Appropriately Document Liabilities

Other than optimizing a business’s liquidity, businesses should also consider making an efficient record-keeping system for the weeks and months ahead since it is still unknown when the pandemic will come to an end. 

According to some experts, a business must obey the following when documenting liabilities in a clear and concise way:

  1. Determine a general ledger account to keep a record of incremental expenses. In the business’s expenses accounting system, gather all losses and costs related to COVID-19 in a different account number. 
  2. List the business’s operating baseline. And in order to do that, conduct a 2-3 year review of how your business ran pre, during, and post-coronavirus. 

Solid financial supporting documentation can significantly enhance the chances of getting aid from the local small business administration (SBA) and even the federal government. 

Appropriately Document Liabilities

Business Interruption Claim

There is a requirement for reviewing policy thoroughly for all those businesses that possess a business interruption policy. Always remember what is included in the coverage, such as the policy’s limitations and the type of losses covered. If there is a perplexing structure and confusing language in the policy, clarify them through an attorney or an insurance company. 

In addition to that, a business interruption claim is more likely to be granted in case a business provides excellent financial supporting documentation. It must show how the coronavirus hampered your business. Moreover, it must also include incremental expenses incurred, customer attrition rates, and income loss as described by the insurance policy. 

Now that the majority of the companies are at the very edge of financial distress because of the global pandemic, this is the most suitable time for submitting a business interruption claim. But, keep in mind that prior to filing a business interruption claim for losses incurred during the pandemic, try to comprehend why most insurance companies think these days differently.

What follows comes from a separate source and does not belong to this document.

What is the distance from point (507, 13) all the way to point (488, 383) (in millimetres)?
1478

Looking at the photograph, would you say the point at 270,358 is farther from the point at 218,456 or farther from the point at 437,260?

Insurance Companies’ Perspective on the Global Pandemic

Business Income
  1. Some of the insurance companies firmly believe that the ongoing global pandemic is a “Force Majeure” event. This legal defense necessarily frees a party, in this case, the insurance company from fulfilling its duties because of unusual circumstances that are not in control of any of the involved parties. These insurance companies claim that this massive virus outbreak is one of those unfortunate events. 
  1. According to the majority of the policies, coverage is offered if and only if a policyholder or a business goes through a loss of income caused by damage to the covered property or a direct physical loss. As stated in the insurance companies’ contracts, the coronavirus is neither damaging to the covered property or a physical loss. 
  2. Coverage for loss of income is not offered for the government’s actions that are specifically developed to prevent the spread of the deadly virus. Particularly, it is not offered to policyholders because of economic slowdown or market conditions related to the massive virus outbreak. 
  1. The primary reason why this pandemic is uninsured is that it is not insurable in the first place. The majority of the insurance policies offer coverage that takes care of business income losses caused by a natural disaster. Since this virus isn’t a natural event, it is uninsurable.